## Vorliegender Text
•••
Im Bereich Bötersen setzt die ExxonMobil Production Deutschland GmbH (EMPG) zum Transport von Lagerstättenwasser Rohrleitungen aus glasfaserverstärkten Kunststoffen (GFK) ein, die grundsätzlich zum Transport von Flüssigkeiten geeignet sind. Im Rahmen einer regelmäßig durchzuführenden Wasserdruckprobe hat ein unabhängiger Sachverständiger an drei Stellen der Rohrleitung Undichtigkeiten festgestellt, die offenbar auf einen mechanischen Einfluss zurückzuführen sind. Weitere Untersuchungen ergaben an zwei der drei Stellen lokal begrenzte Verunreinigungen mit BTEX-Aromaten (Benzol, Toluol, Ethylbenzol, Xylol). Für die Sanierungsarbeiten hat die EMPG dem Landesamt für Bergbau, Energie und Geologie (LBEG) ein Sanierungskonzept zur Genehmigung vorgelegt, über das in Kürze entschieden werden soll.
•••
## Aufgabe 1
Wie lautet der Abschnitt aus dem Text über die Lecks an der Rohrleitung im Bereich Bötersen, beginnend mit „Im Bereich Bötersen“ und weiter bis einschließlich „entschieden werden soll.“, wenn Sie darin „Sachverständiger“ zu „Gutachter“ ändern?
## Aufgabe 2
Wie geht der Text über die Lecks an der Rohrleitung im Bereich Bötersen weiter? Schreiben Sie die Fortsetzung im Anschluss an seinen letzten Satz.

## Gegebene Daten
•••
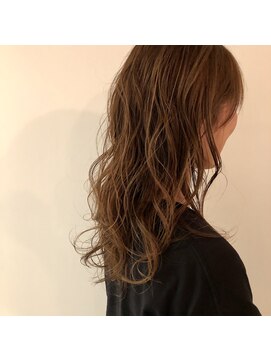 デイ(day) 自然なハイライト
•••
## Antwortfeld 1
Im Bereich Bötersen setzt die ExxonMobil Production Deutschland GmbH (EMPG) zum Transport von Lagerstättenwasser Rohrleitungen aus glasfaserverstärkten Kunststoffen (GFK) ein, die grundsätzlich zum Transport von Flüssigkeiten geeignet sind. Im Rahmen einer regelmäßig durchzuführenden Wasserdruckprobe hat ein unabhängiger Gutachter an drei Stellen der Rohrleitung Undichtigkeiten festgestellt, die offenbar auf einen mechanischen Einfluss zurückzuführen sind. Weitere Untersuchungen ergaben an zwei der drei Stellen lokal begrenzte Verunreinigungen mit BTEX-Aromaten (Benzol, Toluol, Ethylbenzol, Xylol). Für die Sanierungsarbeiten hat die EMPG dem Landesamt für Bergbau, Energie und Geologie (LBEG) ein Sanierungskonzept zur Genehmigung vorgelegt, über das in Kürze entschieden werden soll.

## Antwortfeld 2
Zu 2.:
Bei der Sanierung von belasteten Flächen erstellt der Unternehmer in Zusammenarbeit mit einem Sachverständigen ein Sanierungskonzept, in dem die Art der geplanten Sanierung und die angestrebten Sanierungszielwerte beschrieben werden. Dieses Konzept legt der Unternehmer als Betriebsplan dem LBEG zur Genehmigung vor. Vor der Entscheidung über die Zulassung des Sanierungskonzeptes beteiligt das LBEG den betroffenen Landkreis als zuständige untere Wasser- und Bodenschutzbehörde und soweit erforderlich betroffene Gemeinden und andere Träger öffentlicher Belange. Unter Berücksichtigung der Stellungnahmen der Beteiligten entscheidet dann das LBEG über das Sanierungskonzept.

Zu 3.:
Beim Versenken von Lagerstättenwasser in den Untergrund gibt es keinen „Flowback“. Das versenkte Lagerstättenwasser wird volumetrisch erfasst. Der maximal zulässige Druck am Bohrlochkopf ist in der Zulassung festgelegt und wird überwacht.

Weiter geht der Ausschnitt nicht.